Há que ter critérios para a incorporação das novas tecnologias. O Brasil dispõe hoje de um instrumento importante que é a Comissão Nacional de Incorporação de Tecnologias em Saúde (CONITEC) responsável pela definição das tecnologias que podem ser incorporadas ao SUS (Sistema Único de Saúde). É um caminho a ser fortalecido e aperfeiçoado.
O Ministério da Saúde teve um orçamento em 2015 na ordem de R$ 109,2 bilhões. Pelo seu conhecimento como ex-ministro, esse orçamento é suficiente, insuficiente ou mal remanejado para o que precisa ser feito, pois, afinal é uma das principais causas de reclamação do povo brasileiro?
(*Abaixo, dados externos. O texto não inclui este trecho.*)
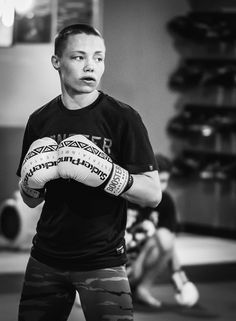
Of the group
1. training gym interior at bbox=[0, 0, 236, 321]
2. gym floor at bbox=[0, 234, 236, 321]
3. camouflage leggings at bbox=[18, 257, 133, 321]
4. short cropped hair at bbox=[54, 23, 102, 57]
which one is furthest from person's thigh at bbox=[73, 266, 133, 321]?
training gym interior at bbox=[0, 0, 236, 321]

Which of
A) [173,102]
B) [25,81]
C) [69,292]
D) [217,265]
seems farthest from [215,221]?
[69,292]

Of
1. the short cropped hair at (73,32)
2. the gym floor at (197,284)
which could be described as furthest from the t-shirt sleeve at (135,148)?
the gym floor at (197,284)

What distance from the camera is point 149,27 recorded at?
6918 mm

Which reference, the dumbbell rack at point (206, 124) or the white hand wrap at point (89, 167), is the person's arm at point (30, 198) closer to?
the white hand wrap at point (89, 167)

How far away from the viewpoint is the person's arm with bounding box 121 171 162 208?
7.81 ft

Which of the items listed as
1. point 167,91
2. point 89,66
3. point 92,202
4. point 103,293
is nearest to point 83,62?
point 89,66

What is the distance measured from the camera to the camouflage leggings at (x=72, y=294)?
2.39 metres

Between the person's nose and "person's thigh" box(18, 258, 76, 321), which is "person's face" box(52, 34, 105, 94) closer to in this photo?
the person's nose

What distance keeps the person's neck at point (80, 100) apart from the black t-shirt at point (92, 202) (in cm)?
1

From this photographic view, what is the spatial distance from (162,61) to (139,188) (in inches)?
189

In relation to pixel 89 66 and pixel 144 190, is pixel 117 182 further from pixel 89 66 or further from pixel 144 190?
pixel 89 66

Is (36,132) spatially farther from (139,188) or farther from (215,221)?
(215,221)

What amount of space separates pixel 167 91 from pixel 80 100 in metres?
4.80

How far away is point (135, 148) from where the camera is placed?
2.40 m
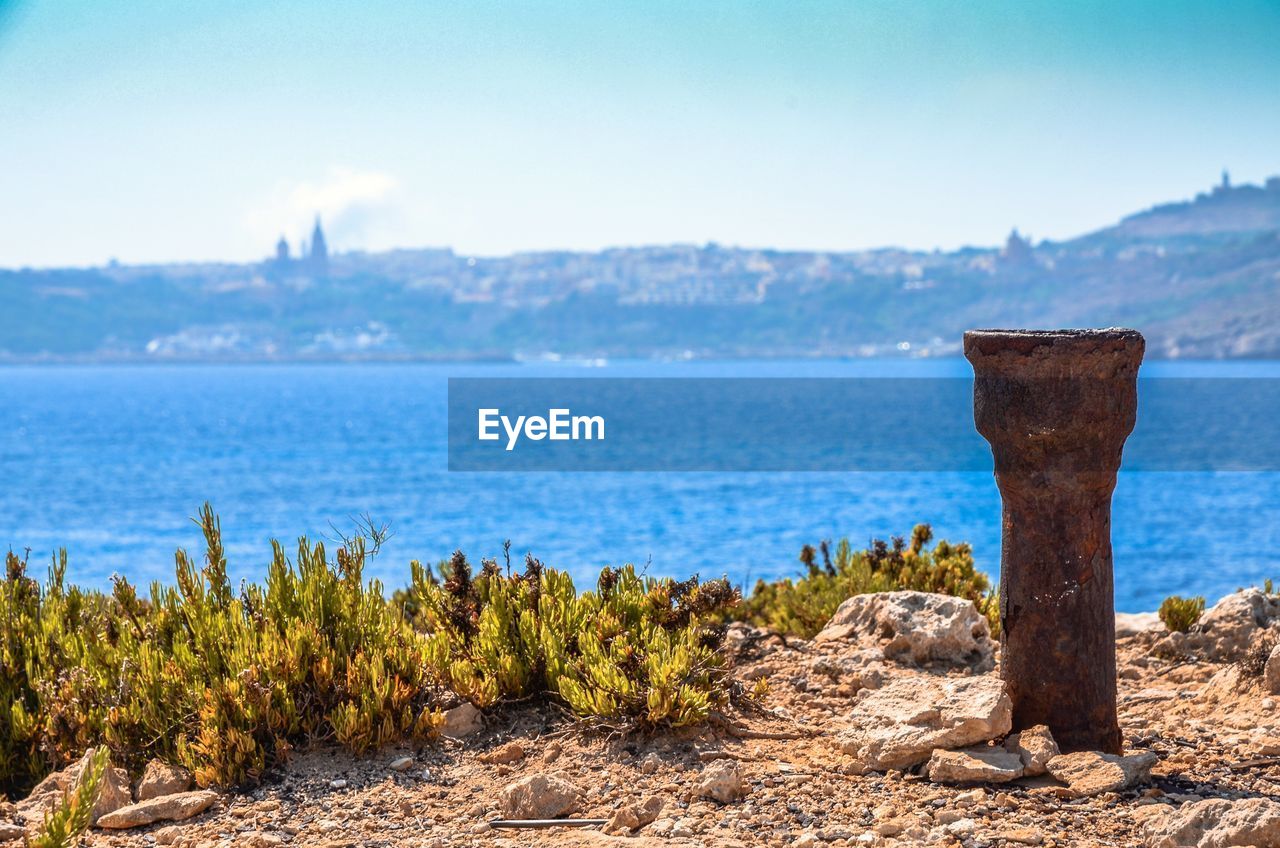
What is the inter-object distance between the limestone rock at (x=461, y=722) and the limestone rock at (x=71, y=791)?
52.8 inches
Há um evidente subfinanciamento da saúde pública brasileira. Ele é histórico e nos acompanha desde o início do SUS. Quando comparamos o Brasil com outros países em desenvolvimento isso fica evidente. O gasto público é apenas 48% do gasto total, ou seja, a maior parte dos encargos recai sobre as famílias e as empresas.
Frase do senhor: “Para muitos, o processo de ascensão social está completo quando o cidadão tem um carro, uma casa própria e um plano de saúde”. Neste contexto, como fica a percepção social do acesso à saúde pública?
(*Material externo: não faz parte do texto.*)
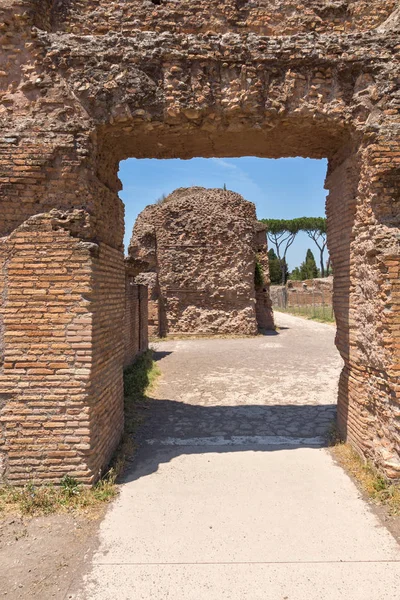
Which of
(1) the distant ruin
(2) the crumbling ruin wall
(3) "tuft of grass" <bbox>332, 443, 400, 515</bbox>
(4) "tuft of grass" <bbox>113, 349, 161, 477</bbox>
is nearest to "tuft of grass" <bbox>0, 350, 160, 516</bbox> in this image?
(4) "tuft of grass" <bbox>113, 349, 161, 477</bbox>

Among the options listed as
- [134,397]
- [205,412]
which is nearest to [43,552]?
[205,412]

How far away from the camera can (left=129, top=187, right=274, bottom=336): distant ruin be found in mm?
16938

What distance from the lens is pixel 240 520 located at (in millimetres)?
3322

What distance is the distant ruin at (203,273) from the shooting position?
667 inches

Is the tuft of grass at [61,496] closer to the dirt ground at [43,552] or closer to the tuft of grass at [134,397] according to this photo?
the dirt ground at [43,552]

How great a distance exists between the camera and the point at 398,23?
13.1 feet

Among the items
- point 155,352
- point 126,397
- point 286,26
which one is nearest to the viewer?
point 286,26

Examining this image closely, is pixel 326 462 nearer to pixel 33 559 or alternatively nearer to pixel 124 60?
pixel 33 559

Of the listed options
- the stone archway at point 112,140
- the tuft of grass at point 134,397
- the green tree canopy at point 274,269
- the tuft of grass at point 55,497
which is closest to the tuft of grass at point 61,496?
the tuft of grass at point 55,497

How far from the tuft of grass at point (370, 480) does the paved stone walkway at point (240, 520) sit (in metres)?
0.13

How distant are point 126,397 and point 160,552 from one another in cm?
419

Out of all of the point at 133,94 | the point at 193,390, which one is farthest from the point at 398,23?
the point at 193,390

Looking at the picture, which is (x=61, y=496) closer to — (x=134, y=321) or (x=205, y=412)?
(x=205, y=412)

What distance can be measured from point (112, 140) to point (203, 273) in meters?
12.5
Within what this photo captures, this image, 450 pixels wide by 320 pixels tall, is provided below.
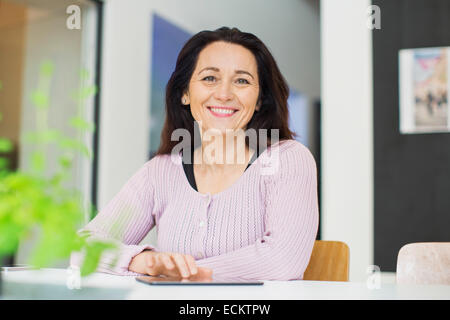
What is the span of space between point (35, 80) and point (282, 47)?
2.80 metres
A frase é exatamente um contraponto à mitologia de que possuir um plano privado seria garantia de atendimento de qualidade e seguro. Nem sempre isso é verdade. A questão central aqui é: como construir uma consciência coletiva de que um sistema universal financiado com recursos fiscais é a melhor estratégia para construir um país menos desigual e mais solidário!
Alguns políticos e analistas do setor são favoráveis no que se refere a privatização do SUS. Em um argumento, gostaria que nos falasse porque o senhor é contrário a isso.
Porque acredito profundamente que a saúde é política e socialmente construída e que a saúde como um direito de cidadania é uma conquista enorme em direção ao que Sérgio Arouca chamava de Processo Civilizatório. Hoje, se não tivéssemos o SUS no Brasil estaríamos vivendo em um estado de barbárie social.
A perda da CPMF foi um duro golpe para a Saúde em sua visão. Em que estágio o senhor acredita que poderíamos estar se esse imposto não tivesse sido extinto em 2007?
De fato a perda da CPMF inviabilizou a plena implementação do Mais Saúde plano que levei para o Ministério da Saúde. Por conta disso inúmeros projetos de expansão de cobertura, incorporação de tecnologias, implementação de programas de promoção da saúde e de prevenção foram ou inviabilizados, ou tiveram suas metas reduzidas.
Qual a sua visão sobre as clínicas particulares voltadas para pessoas da classe C e D sem plano de saúde?
Não vejo nenhum sentido nessa opção. Na verdade, trata-se de uma ilusão de que com esta opção se está de alguma forma protegido em relação às necessidades de saúde.
A vaidade pessoal dos mandatários, atrapalha as articulações de esforços entre a União, estados e municípios no que se refere há um melhor tratamento para a população?
Não creio que as dificuldades que o federalismo brasileiro coloca para a implementação das políticas de saúde tenham seu principal fator em idiossincrasias de caráter pessoal.
Gostaria que o senhor falasse quais são as principais diretrizes do ISAGS (Instituto Sul-Americano de Governo em Saúde), organização da qual o senhor é o atual diretor executivo.
O ISAGS é um órgão público, intergovernamental diretamente vinculado ao Conselho de Ministros da Saúde da UNASUL. Pretende ser um centro de pensamento crítico em saúde para o continente sul-americano, sistematizador e divulgador de boas práticas de gestão, capacitação de quadros estratégicos, publicação de livros, organização de seminários; no sentido de colocar a saúde como fator de integração continental.